- Charles Hoskinson shared insights on Steven Nerayoff’s accusations against Vitalik Buterin.
- Steven Nerayoff recently shared a set of audio NFTs disclosing his conversations with Buterin in 2015.
- The recordings reportedly unveiled the fraudulent activities of Buterin, despite Nerayoff’s advice.
Charles Hoskinson, the founder of the Cardano ecosystem and co-founder of the Ethereum blockchain, commented on the recently controversial audio NFTs shared by Steven Nerayoff, a former advisor to Ethereum.
Hoskinson reiterated that Nerayoff had been analyzing the fall of Ethereum in its early stages, providing the founder, Vitalik Buterin, with a well-oriented “Ethereum rescue and restructure plan.”
On November 16, Nerayoff took to X (formerly Twitter) to disclose recordings from 2015 in the form of audio NFTs (non-fungible tokens), unearthing the fraudulent activities of Buterin.
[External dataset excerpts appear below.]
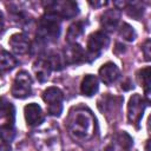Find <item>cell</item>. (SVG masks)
<instances>
[{"instance_id": "obj_14", "label": "cell", "mask_w": 151, "mask_h": 151, "mask_svg": "<svg viewBox=\"0 0 151 151\" xmlns=\"http://www.w3.org/2000/svg\"><path fill=\"white\" fill-rule=\"evenodd\" d=\"M33 70L37 74V78L39 79V81H45L48 79L50 72H51V65L47 60V58H39L33 66Z\"/></svg>"}, {"instance_id": "obj_3", "label": "cell", "mask_w": 151, "mask_h": 151, "mask_svg": "<svg viewBox=\"0 0 151 151\" xmlns=\"http://www.w3.org/2000/svg\"><path fill=\"white\" fill-rule=\"evenodd\" d=\"M46 13H51L59 19H72L78 15L79 8L74 1H52L46 5Z\"/></svg>"}, {"instance_id": "obj_9", "label": "cell", "mask_w": 151, "mask_h": 151, "mask_svg": "<svg viewBox=\"0 0 151 151\" xmlns=\"http://www.w3.org/2000/svg\"><path fill=\"white\" fill-rule=\"evenodd\" d=\"M24 111H25V119L28 126H32V127L38 126L45 120V116L42 113L41 107L35 103H31L26 105Z\"/></svg>"}, {"instance_id": "obj_17", "label": "cell", "mask_w": 151, "mask_h": 151, "mask_svg": "<svg viewBox=\"0 0 151 151\" xmlns=\"http://www.w3.org/2000/svg\"><path fill=\"white\" fill-rule=\"evenodd\" d=\"M137 78H138L139 84L145 90V97H146L145 101L149 105L150 104V67L146 66V67L139 70L137 73Z\"/></svg>"}, {"instance_id": "obj_18", "label": "cell", "mask_w": 151, "mask_h": 151, "mask_svg": "<svg viewBox=\"0 0 151 151\" xmlns=\"http://www.w3.org/2000/svg\"><path fill=\"white\" fill-rule=\"evenodd\" d=\"M84 33V22L83 21H76L74 24H72L68 29H67V35L66 39L70 44L74 42L80 35H83Z\"/></svg>"}, {"instance_id": "obj_5", "label": "cell", "mask_w": 151, "mask_h": 151, "mask_svg": "<svg viewBox=\"0 0 151 151\" xmlns=\"http://www.w3.org/2000/svg\"><path fill=\"white\" fill-rule=\"evenodd\" d=\"M11 93L13 97L24 99L32 93V78L26 71H20L13 81Z\"/></svg>"}, {"instance_id": "obj_20", "label": "cell", "mask_w": 151, "mask_h": 151, "mask_svg": "<svg viewBox=\"0 0 151 151\" xmlns=\"http://www.w3.org/2000/svg\"><path fill=\"white\" fill-rule=\"evenodd\" d=\"M119 35L126 41H133L136 39V32H134L133 27L130 26L129 24L122 25V27L119 29Z\"/></svg>"}, {"instance_id": "obj_6", "label": "cell", "mask_w": 151, "mask_h": 151, "mask_svg": "<svg viewBox=\"0 0 151 151\" xmlns=\"http://www.w3.org/2000/svg\"><path fill=\"white\" fill-rule=\"evenodd\" d=\"M146 106L147 104L140 94L134 93L130 98L127 104V118H129V122L133 124L136 127H139V123L142 120V117Z\"/></svg>"}, {"instance_id": "obj_12", "label": "cell", "mask_w": 151, "mask_h": 151, "mask_svg": "<svg viewBox=\"0 0 151 151\" xmlns=\"http://www.w3.org/2000/svg\"><path fill=\"white\" fill-rule=\"evenodd\" d=\"M99 77L106 85H111L119 78V68L113 63H106L99 68Z\"/></svg>"}, {"instance_id": "obj_11", "label": "cell", "mask_w": 151, "mask_h": 151, "mask_svg": "<svg viewBox=\"0 0 151 151\" xmlns=\"http://www.w3.org/2000/svg\"><path fill=\"white\" fill-rule=\"evenodd\" d=\"M9 46L12 47L13 52L17 54H25L29 51V40L28 38L22 33L13 34L8 40Z\"/></svg>"}, {"instance_id": "obj_15", "label": "cell", "mask_w": 151, "mask_h": 151, "mask_svg": "<svg viewBox=\"0 0 151 151\" xmlns=\"http://www.w3.org/2000/svg\"><path fill=\"white\" fill-rule=\"evenodd\" d=\"M14 106L6 98L0 97V119L5 118L7 124H14Z\"/></svg>"}, {"instance_id": "obj_22", "label": "cell", "mask_w": 151, "mask_h": 151, "mask_svg": "<svg viewBox=\"0 0 151 151\" xmlns=\"http://www.w3.org/2000/svg\"><path fill=\"white\" fill-rule=\"evenodd\" d=\"M47 60H48V63H50L52 70L59 71V70H61V68L64 67L63 58H61L59 54H57V53H51V54L47 57Z\"/></svg>"}, {"instance_id": "obj_2", "label": "cell", "mask_w": 151, "mask_h": 151, "mask_svg": "<svg viewBox=\"0 0 151 151\" xmlns=\"http://www.w3.org/2000/svg\"><path fill=\"white\" fill-rule=\"evenodd\" d=\"M60 34V19L51 13H45V15L38 22L37 38L44 41H52L58 39Z\"/></svg>"}, {"instance_id": "obj_19", "label": "cell", "mask_w": 151, "mask_h": 151, "mask_svg": "<svg viewBox=\"0 0 151 151\" xmlns=\"http://www.w3.org/2000/svg\"><path fill=\"white\" fill-rule=\"evenodd\" d=\"M15 136L14 124H7L5 123L0 127V137L4 139V142H11Z\"/></svg>"}, {"instance_id": "obj_1", "label": "cell", "mask_w": 151, "mask_h": 151, "mask_svg": "<svg viewBox=\"0 0 151 151\" xmlns=\"http://www.w3.org/2000/svg\"><path fill=\"white\" fill-rule=\"evenodd\" d=\"M94 117L92 113L83 107L71 111L67 118V129L70 133L77 139H88L94 132Z\"/></svg>"}, {"instance_id": "obj_23", "label": "cell", "mask_w": 151, "mask_h": 151, "mask_svg": "<svg viewBox=\"0 0 151 151\" xmlns=\"http://www.w3.org/2000/svg\"><path fill=\"white\" fill-rule=\"evenodd\" d=\"M117 142L122 145V147L124 149H129L132 146V138L126 133V132H120L118 136H117Z\"/></svg>"}, {"instance_id": "obj_10", "label": "cell", "mask_w": 151, "mask_h": 151, "mask_svg": "<svg viewBox=\"0 0 151 151\" xmlns=\"http://www.w3.org/2000/svg\"><path fill=\"white\" fill-rule=\"evenodd\" d=\"M119 19H120V12L117 8L107 9L101 15L100 25H101L103 29H105L107 32H112V31H114L117 28Z\"/></svg>"}, {"instance_id": "obj_24", "label": "cell", "mask_w": 151, "mask_h": 151, "mask_svg": "<svg viewBox=\"0 0 151 151\" xmlns=\"http://www.w3.org/2000/svg\"><path fill=\"white\" fill-rule=\"evenodd\" d=\"M142 50H143V53H144V57L146 60H150V40H145L144 45L142 46Z\"/></svg>"}, {"instance_id": "obj_16", "label": "cell", "mask_w": 151, "mask_h": 151, "mask_svg": "<svg viewBox=\"0 0 151 151\" xmlns=\"http://www.w3.org/2000/svg\"><path fill=\"white\" fill-rule=\"evenodd\" d=\"M18 65V60L7 51L0 48V71L7 72Z\"/></svg>"}, {"instance_id": "obj_4", "label": "cell", "mask_w": 151, "mask_h": 151, "mask_svg": "<svg viewBox=\"0 0 151 151\" xmlns=\"http://www.w3.org/2000/svg\"><path fill=\"white\" fill-rule=\"evenodd\" d=\"M42 99L47 105V112L51 116L59 117L60 113L63 112V99H64V94L61 90L55 86H51L44 91Z\"/></svg>"}, {"instance_id": "obj_7", "label": "cell", "mask_w": 151, "mask_h": 151, "mask_svg": "<svg viewBox=\"0 0 151 151\" xmlns=\"http://www.w3.org/2000/svg\"><path fill=\"white\" fill-rule=\"evenodd\" d=\"M109 37L100 31L94 32L90 35L87 40V55L91 57V60L96 59L100 54V52L109 45Z\"/></svg>"}, {"instance_id": "obj_13", "label": "cell", "mask_w": 151, "mask_h": 151, "mask_svg": "<svg viewBox=\"0 0 151 151\" xmlns=\"http://www.w3.org/2000/svg\"><path fill=\"white\" fill-rule=\"evenodd\" d=\"M98 78L93 74H86L83 80H81V85H80V91L84 96L86 97H92L94 93H97L98 91Z\"/></svg>"}, {"instance_id": "obj_8", "label": "cell", "mask_w": 151, "mask_h": 151, "mask_svg": "<svg viewBox=\"0 0 151 151\" xmlns=\"http://www.w3.org/2000/svg\"><path fill=\"white\" fill-rule=\"evenodd\" d=\"M64 60L66 64L78 65L86 60V53L80 45L72 42L64 50Z\"/></svg>"}, {"instance_id": "obj_21", "label": "cell", "mask_w": 151, "mask_h": 151, "mask_svg": "<svg viewBox=\"0 0 151 151\" xmlns=\"http://www.w3.org/2000/svg\"><path fill=\"white\" fill-rule=\"evenodd\" d=\"M126 11H127V14L137 20L140 19V17L143 15V7L139 2H130L126 7Z\"/></svg>"}]
</instances>
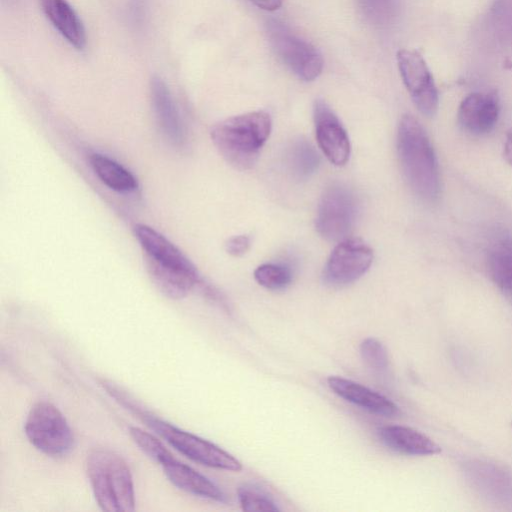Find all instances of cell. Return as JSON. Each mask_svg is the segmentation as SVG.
<instances>
[{
    "label": "cell",
    "instance_id": "d6986e66",
    "mask_svg": "<svg viewBox=\"0 0 512 512\" xmlns=\"http://www.w3.org/2000/svg\"><path fill=\"white\" fill-rule=\"evenodd\" d=\"M95 175L110 189L117 192H131L138 186L133 174L113 159L94 153L89 157Z\"/></svg>",
    "mask_w": 512,
    "mask_h": 512
},
{
    "label": "cell",
    "instance_id": "8fae6325",
    "mask_svg": "<svg viewBox=\"0 0 512 512\" xmlns=\"http://www.w3.org/2000/svg\"><path fill=\"white\" fill-rule=\"evenodd\" d=\"M499 112V98L495 91L473 92L461 101L457 121L466 133L483 136L494 129Z\"/></svg>",
    "mask_w": 512,
    "mask_h": 512
},
{
    "label": "cell",
    "instance_id": "7c38bea8",
    "mask_svg": "<svg viewBox=\"0 0 512 512\" xmlns=\"http://www.w3.org/2000/svg\"><path fill=\"white\" fill-rule=\"evenodd\" d=\"M150 96L163 135L173 146L183 147L186 143L185 129L167 85L158 76L151 79Z\"/></svg>",
    "mask_w": 512,
    "mask_h": 512
},
{
    "label": "cell",
    "instance_id": "f546056e",
    "mask_svg": "<svg viewBox=\"0 0 512 512\" xmlns=\"http://www.w3.org/2000/svg\"><path fill=\"white\" fill-rule=\"evenodd\" d=\"M369 10L374 8V13L377 12L378 16L381 14L380 8L387 9L389 0H362Z\"/></svg>",
    "mask_w": 512,
    "mask_h": 512
},
{
    "label": "cell",
    "instance_id": "3957f363",
    "mask_svg": "<svg viewBox=\"0 0 512 512\" xmlns=\"http://www.w3.org/2000/svg\"><path fill=\"white\" fill-rule=\"evenodd\" d=\"M266 111H253L227 118L211 129V139L221 156L234 168L250 169L271 133Z\"/></svg>",
    "mask_w": 512,
    "mask_h": 512
},
{
    "label": "cell",
    "instance_id": "8992f818",
    "mask_svg": "<svg viewBox=\"0 0 512 512\" xmlns=\"http://www.w3.org/2000/svg\"><path fill=\"white\" fill-rule=\"evenodd\" d=\"M358 213V201L351 189L339 183L328 186L320 198L315 226L327 241L340 242L348 238Z\"/></svg>",
    "mask_w": 512,
    "mask_h": 512
},
{
    "label": "cell",
    "instance_id": "7a4b0ae2",
    "mask_svg": "<svg viewBox=\"0 0 512 512\" xmlns=\"http://www.w3.org/2000/svg\"><path fill=\"white\" fill-rule=\"evenodd\" d=\"M107 390L119 403L145 422L151 430L155 431L173 448L190 460L215 469L233 472L242 470L241 462L216 444L157 417L138 405L134 399L112 384Z\"/></svg>",
    "mask_w": 512,
    "mask_h": 512
},
{
    "label": "cell",
    "instance_id": "44dd1931",
    "mask_svg": "<svg viewBox=\"0 0 512 512\" xmlns=\"http://www.w3.org/2000/svg\"><path fill=\"white\" fill-rule=\"evenodd\" d=\"M489 273L496 285L512 297V249L498 248L488 257Z\"/></svg>",
    "mask_w": 512,
    "mask_h": 512
},
{
    "label": "cell",
    "instance_id": "83f0119b",
    "mask_svg": "<svg viewBox=\"0 0 512 512\" xmlns=\"http://www.w3.org/2000/svg\"><path fill=\"white\" fill-rule=\"evenodd\" d=\"M260 9L275 11L282 6L283 0H251Z\"/></svg>",
    "mask_w": 512,
    "mask_h": 512
},
{
    "label": "cell",
    "instance_id": "30bf717a",
    "mask_svg": "<svg viewBox=\"0 0 512 512\" xmlns=\"http://www.w3.org/2000/svg\"><path fill=\"white\" fill-rule=\"evenodd\" d=\"M315 135L326 158L336 166H343L350 157V141L341 121L323 99H317L313 107Z\"/></svg>",
    "mask_w": 512,
    "mask_h": 512
},
{
    "label": "cell",
    "instance_id": "52a82bcc",
    "mask_svg": "<svg viewBox=\"0 0 512 512\" xmlns=\"http://www.w3.org/2000/svg\"><path fill=\"white\" fill-rule=\"evenodd\" d=\"M268 33L276 54L298 78L313 81L321 74L323 58L312 44L278 22L269 24Z\"/></svg>",
    "mask_w": 512,
    "mask_h": 512
},
{
    "label": "cell",
    "instance_id": "2e32d148",
    "mask_svg": "<svg viewBox=\"0 0 512 512\" xmlns=\"http://www.w3.org/2000/svg\"><path fill=\"white\" fill-rule=\"evenodd\" d=\"M150 279L166 297L178 300L185 298L199 282L197 269L189 270L161 264L145 258Z\"/></svg>",
    "mask_w": 512,
    "mask_h": 512
},
{
    "label": "cell",
    "instance_id": "e0dca14e",
    "mask_svg": "<svg viewBox=\"0 0 512 512\" xmlns=\"http://www.w3.org/2000/svg\"><path fill=\"white\" fill-rule=\"evenodd\" d=\"M380 441L390 450L412 456L434 455L440 446L428 436L407 426L388 425L378 429Z\"/></svg>",
    "mask_w": 512,
    "mask_h": 512
},
{
    "label": "cell",
    "instance_id": "4316f807",
    "mask_svg": "<svg viewBox=\"0 0 512 512\" xmlns=\"http://www.w3.org/2000/svg\"><path fill=\"white\" fill-rule=\"evenodd\" d=\"M249 248L250 238L244 234L230 237L225 243V251L233 257L243 256Z\"/></svg>",
    "mask_w": 512,
    "mask_h": 512
},
{
    "label": "cell",
    "instance_id": "5b68a950",
    "mask_svg": "<svg viewBox=\"0 0 512 512\" xmlns=\"http://www.w3.org/2000/svg\"><path fill=\"white\" fill-rule=\"evenodd\" d=\"M29 442L52 457L69 454L74 447V434L61 411L48 401H38L30 409L24 426Z\"/></svg>",
    "mask_w": 512,
    "mask_h": 512
},
{
    "label": "cell",
    "instance_id": "ba28073f",
    "mask_svg": "<svg viewBox=\"0 0 512 512\" xmlns=\"http://www.w3.org/2000/svg\"><path fill=\"white\" fill-rule=\"evenodd\" d=\"M373 262L372 249L361 239L346 238L335 246L322 273L331 287L349 285L361 278Z\"/></svg>",
    "mask_w": 512,
    "mask_h": 512
},
{
    "label": "cell",
    "instance_id": "9c48e42d",
    "mask_svg": "<svg viewBox=\"0 0 512 512\" xmlns=\"http://www.w3.org/2000/svg\"><path fill=\"white\" fill-rule=\"evenodd\" d=\"M397 63L403 83L416 108L427 117L434 116L439 106L438 90L422 55L416 50L400 49L397 52Z\"/></svg>",
    "mask_w": 512,
    "mask_h": 512
},
{
    "label": "cell",
    "instance_id": "7402d4cb",
    "mask_svg": "<svg viewBox=\"0 0 512 512\" xmlns=\"http://www.w3.org/2000/svg\"><path fill=\"white\" fill-rule=\"evenodd\" d=\"M293 278L292 270L282 263H265L254 271L256 282L269 290L278 291L288 287Z\"/></svg>",
    "mask_w": 512,
    "mask_h": 512
},
{
    "label": "cell",
    "instance_id": "ffe728a7",
    "mask_svg": "<svg viewBox=\"0 0 512 512\" xmlns=\"http://www.w3.org/2000/svg\"><path fill=\"white\" fill-rule=\"evenodd\" d=\"M289 167L297 179H307L319 166V156L314 147L305 139L293 142L288 154Z\"/></svg>",
    "mask_w": 512,
    "mask_h": 512
},
{
    "label": "cell",
    "instance_id": "cb8c5ba5",
    "mask_svg": "<svg viewBox=\"0 0 512 512\" xmlns=\"http://www.w3.org/2000/svg\"><path fill=\"white\" fill-rule=\"evenodd\" d=\"M129 434L135 444L148 457L156 461L158 464L161 465L173 457L171 452L162 444V442H160V440L154 437L152 434L138 427H130Z\"/></svg>",
    "mask_w": 512,
    "mask_h": 512
},
{
    "label": "cell",
    "instance_id": "277c9868",
    "mask_svg": "<svg viewBox=\"0 0 512 512\" xmlns=\"http://www.w3.org/2000/svg\"><path fill=\"white\" fill-rule=\"evenodd\" d=\"M86 472L102 510L130 512L135 509L132 474L121 455L108 448H94L87 454Z\"/></svg>",
    "mask_w": 512,
    "mask_h": 512
},
{
    "label": "cell",
    "instance_id": "5bb4252c",
    "mask_svg": "<svg viewBox=\"0 0 512 512\" xmlns=\"http://www.w3.org/2000/svg\"><path fill=\"white\" fill-rule=\"evenodd\" d=\"M161 467L167 479L180 490L221 503L227 501L225 493L214 482L174 456Z\"/></svg>",
    "mask_w": 512,
    "mask_h": 512
},
{
    "label": "cell",
    "instance_id": "ac0fdd59",
    "mask_svg": "<svg viewBox=\"0 0 512 512\" xmlns=\"http://www.w3.org/2000/svg\"><path fill=\"white\" fill-rule=\"evenodd\" d=\"M41 8L66 41L78 50L86 45V33L81 19L67 0H39Z\"/></svg>",
    "mask_w": 512,
    "mask_h": 512
},
{
    "label": "cell",
    "instance_id": "603a6c76",
    "mask_svg": "<svg viewBox=\"0 0 512 512\" xmlns=\"http://www.w3.org/2000/svg\"><path fill=\"white\" fill-rule=\"evenodd\" d=\"M238 500L242 510L254 511H279L278 506L265 492L252 485H242L237 490Z\"/></svg>",
    "mask_w": 512,
    "mask_h": 512
},
{
    "label": "cell",
    "instance_id": "9a60e30c",
    "mask_svg": "<svg viewBox=\"0 0 512 512\" xmlns=\"http://www.w3.org/2000/svg\"><path fill=\"white\" fill-rule=\"evenodd\" d=\"M133 232L144 252V258L173 267L196 269L182 251L154 228L145 224H136Z\"/></svg>",
    "mask_w": 512,
    "mask_h": 512
},
{
    "label": "cell",
    "instance_id": "4fadbf2b",
    "mask_svg": "<svg viewBox=\"0 0 512 512\" xmlns=\"http://www.w3.org/2000/svg\"><path fill=\"white\" fill-rule=\"evenodd\" d=\"M327 383L336 395L370 413L384 417L400 413L398 406L390 399L350 379L330 376Z\"/></svg>",
    "mask_w": 512,
    "mask_h": 512
},
{
    "label": "cell",
    "instance_id": "6da1fadb",
    "mask_svg": "<svg viewBox=\"0 0 512 512\" xmlns=\"http://www.w3.org/2000/svg\"><path fill=\"white\" fill-rule=\"evenodd\" d=\"M397 153L412 192L424 202H435L441 192L436 154L426 130L412 115H403L398 124Z\"/></svg>",
    "mask_w": 512,
    "mask_h": 512
},
{
    "label": "cell",
    "instance_id": "f1b7e54d",
    "mask_svg": "<svg viewBox=\"0 0 512 512\" xmlns=\"http://www.w3.org/2000/svg\"><path fill=\"white\" fill-rule=\"evenodd\" d=\"M503 157L512 166V127L508 129L503 147Z\"/></svg>",
    "mask_w": 512,
    "mask_h": 512
},
{
    "label": "cell",
    "instance_id": "484cf974",
    "mask_svg": "<svg viewBox=\"0 0 512 512\" xmlns=\"http://www.w3.org/2000/svg\"><path fill=\"white\" fill-rule=\"evenodd\" d=\"M492 25L502 32L512 31V0H496L490 11Z\"/></svg>",
    "mask_w": 512,
    "mask_h": 512
},
{
    "label": "cell",
    "instance_id": "d4e9b609",
    "mask_svg": "<svg viewBox=\"0 0 512 512\" xmlns=\"http://www.w3.org/2000/svg\"><path fill=\"white\" fill-rule=\"evenodd\" d=\"M363 361L374 371L382 373L388 367V354L385 346L376 338L368 337L360 344Z\"/></svg>",
    "mask_w": 512,
    "mask_h": 512
}]
</instances>
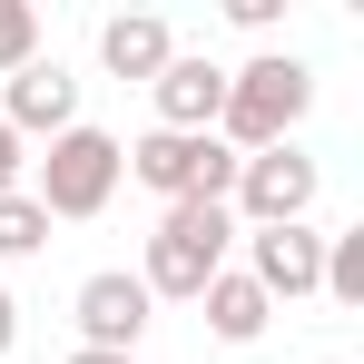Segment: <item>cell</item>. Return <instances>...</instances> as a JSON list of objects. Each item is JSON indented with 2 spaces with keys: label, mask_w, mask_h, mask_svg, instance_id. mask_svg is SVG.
Returning a JSON list of instances; mask_svg holds the SVG:
<instances>
[{
  "label": "cell",
  "mask_w": 364,
  "mask_h": 364,
  "mask_svg": "<svg viewBox=\"0 0 364 364\" xmlns=\"http://www.w3.org/2000/svg\"><path fill=\"white\" fill-rule=\"evenodd\" d=\"M305 109H315V69L296 60V50H266V60L227 69V109H217V138L237 148V158H256V148H286L305 128Z\"/></svg>",
  "instance_id": "obj_1"
},
{
  "label": "cell",
  "mask_w": 364,
  "mask_h": 364,
  "mask_svg": "<svg viewBox=\"0 0 364 364\" xmlns=\"http://www.w3.org/2000/svg\"><path fill=\"white\" fill-rule=\"evenodd\" d=\"M227 246H237V217L217 207V197H187L158 217V237H148V266H138V286L148 296H207V276H227Z\"/></svg>",
  "instance_id": "obj_2"
},
{
  "label": "cell",
  "mask_w": 364,
  "mask_h": 364,
  "mask_svg": "<svg viewBox=\"0 0 364 364\" xmlns=\"http://www.w3.org/2000/svg\"><path fill=\"white\" fill-rule=\"evenodd\" d=\"M119 178H128L119 138L79 119V128H60V138H50V158H40V178H30V207H40L50 227H69V217H99V207L119 197Z\"/></svg>",
  "instance_id": "obj_3"
},
{
  "label": "cell",
  "mask_w": 364,
  "mask_h": 364,
  "mask_svg": "<svg viewBox=\"0 0 364 364\" xmlns=\"http://www.w3.org/2000/svg\"><path fill=\"white\" fill-rule=\"evenodd\" d=\"M128 178L148 187V197H168V207H187V197H217L227 207V187H237V148L227 138H178V128H148L138 148H119Z\"/></svg>",
  "instance_id": "obj_4"
},
{
  "label": "cell",
  "mask_w": 364,
  "mask_h": 364,
  "mask_svg": "<svg viewBox=\"0 0 364 364\" xmlns=\"http://www.w3.org/2000/svg\"><path fill=\"white\" fill-rule=\"evenodd\" d=\"M315 187H325V168L305 158L296 138H286V148H256V158H237V187H227V217H237V227H305Z\"/></svg>",
  "instance_id": "obj_5"
},
{
  "label": "cell",
  "mask_w": 364,
  "mask_h": 364,
  "mask_svg": "<svg viewBox=\"0 0 364 364\" xmlns=\"http://www.w3.org/2000/svg\"><path fill=\"white\" fill-rule=\"evenodd\" d=\"M69 315H79V345H89V355H138V335H148L158 296H148L128 266H99V276L69 296Z\"/></svg>",
  "instance_id": "obj_6"
},
{
  "label": "cell",
  "mask_w": 364,
  "mask_h": 364,
  "mask_svg": "<svg viewBox=\"0 0 364 364\" xmlns=\"http://www.w3.org/2000/svg\"><path fill=\"white\" fill-rule=\"evenodd\" d=\"M237 276L266 305H296V296L325 286V237H315V227H246V266Z\"/></svg>",
  "instance_id": "obj_7"
},
{
  "label": "cell",
  "mask_w": 364,
  "mask_h": 364,
  "mask_svg": "<svg viewBox=\"0 0 364 364\" xmlns=\"http://www.w3.org/2000/svg\"><path fill=\"white\" fill-rule=\"evenodd\" d=\"M0 128H10V138H60V128H79V79H69L60 60H30V69H10Z\"/></svg>",
  "instance_id": "obj_8"
},
{
  "label": "cell",
  "mask_w": 364,
  "mask_h": 364,
  "mask_svg": "<svg viewBox=\"0 0 364 364\" xmlns=\"http://www.w3.org/2000/svg\"><path fill=\"white\" fill-rule=\"evenodd\" d=\"M148 99H158V128H178V138H217V109H227V69L217 60H168L148 79Z\"/></svg>",
  "instance_id": "obj_9"
},
{
  "label": "cell",
  "mask_w": 364,
  "mask_h": 364,
  "mask_svg": "<svg viewBox=\"0 0 364 364\" xmlns=\"http://www.w3.org/2000/svg\"><path fill=\"white\" fill-rule=\"evenodd\" d=\"M168 60H178V30H168L158 10H119V20H99V69H109V79H158Z\"/></svg>",
  "instance_id": "obj_10"
},
{
  "label": "cell",
  "mask_w": 364,
  "mask_h": 364,
  "mask_svg": "<svg viewBox=\"0 0 364 364\" xmlns=\"http://www.w3.org/2000/svg\"><path fill=\"white\" fill-rule=\"evenodd\" d=\"M207 335H217V345H256V335H266V325H276V305L256 296V286H246L237 266H227V276H207Z\"/></svg>",
  "instance_id": "obj_11"
},
{
  "label": "cell",
  "mask_w": 364,
  "mask_h": 364,
  "mask_svg": "<svg viewBox=\"0 0 364 364\" xmlns=\"http://www.w3.org/2000/svg\"><path fill=\"white\" fill-rule=\"evenodd\" d=\"M315 296H335V305H364V227L325 237V286H315Z\"/></svg>",
  "instance_id": "obj_12"
},
{
  "label": "cell",
  "mask_w": 364,
  "mask_h": 364,
  "mask_svg": "<svg viewBox=\"0 0 364 364\" xmlns=\"http://www.w3.org/2000/svg\"><path fill=\"white\" fill-rule=\"evenodd\" d=\"M40 246H50V217L30 207V187H10V197H0V256L20 266V256H40Z\"/></svg>",
  "instance_id": "obj_13"
},
{
  "label": "cell",
  "mask_w": 364,
  "mask_h": 364,
  "mask_svg": "<svg viewBox=\"0 0 364 364\" xmlns=\"http://www.w3.org/2000/svg\"><path fill=\"white\" fill-rule=\"evenodd\" d=\"M30 60H40V10L30 0H0V79L30 69Z\"/></svg>",
  "instance_id": "obj_14"
},
{
  "label": "cell",
  "mask_w": 364,
  "mask_h": 364,
  "mask_svg": "<svg viewBox=\"0 0 364 364\" xmlns=\"http://www.w3.org/2000/svg\"><path fill=\"white\" fill-rule=\"evenodd\" d=\"M10 187H20V138L0 128V197H10Z\"/></svg>",
  "instance_id": "obj_15"
},
{
  "label": "cell",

He shared NFTs that exposed five of the conversations that he had with the Ethereum founder.
The recordings shed light on the initial unstable existence of Ethereum when Buterin sought advice from Nerayoff to tackle challenges. Posing questions on Ethereum’s long-term potential, these recordings unveiled the inconsistencies in the blockchain’s structure as well as the team’s decision-making, problem-solving, and leadership skills.
As stated by Nerayoff, the web3 infrastructure company Altura NFT assisted him in developing the audio NFTs from the recordings. Elaborating on the context of the conversations, Nerayoff pointed out that Ethereum was “in trouble in late 2014”, adding,
Vitalik Buterin asked Steven Nerayoff to do a full diagnostic assessment and recommendations on how to save Ethereum and restructure it for long-term success. Over the early months of 2015, Steven and Vitalik spoke many times.
One of the key concerns highlighted in Nerayoff’s critique of Buterin was the lack of proper financial management. Pointing out Buterin’s lethargy in hedging Ethereum’s Bitcoin holdings, Nerayoff stated, “The fact that the position wasn’t hedged in my opinion is inexcusable.”
Hoskinson reinforced Nerayoff’s assertions, enunciating more on the context. According to his explanations, the Bitcoin price plummeted in February 2015 following the crowd sale of Ethereum. Consequently, the ecosystem was left without sufficient gas in the tank. While the platform witnessed several infrastructural problems, Neyaroff advised Buterin to restructure the ecosystem, focusing on a new 2.0 version.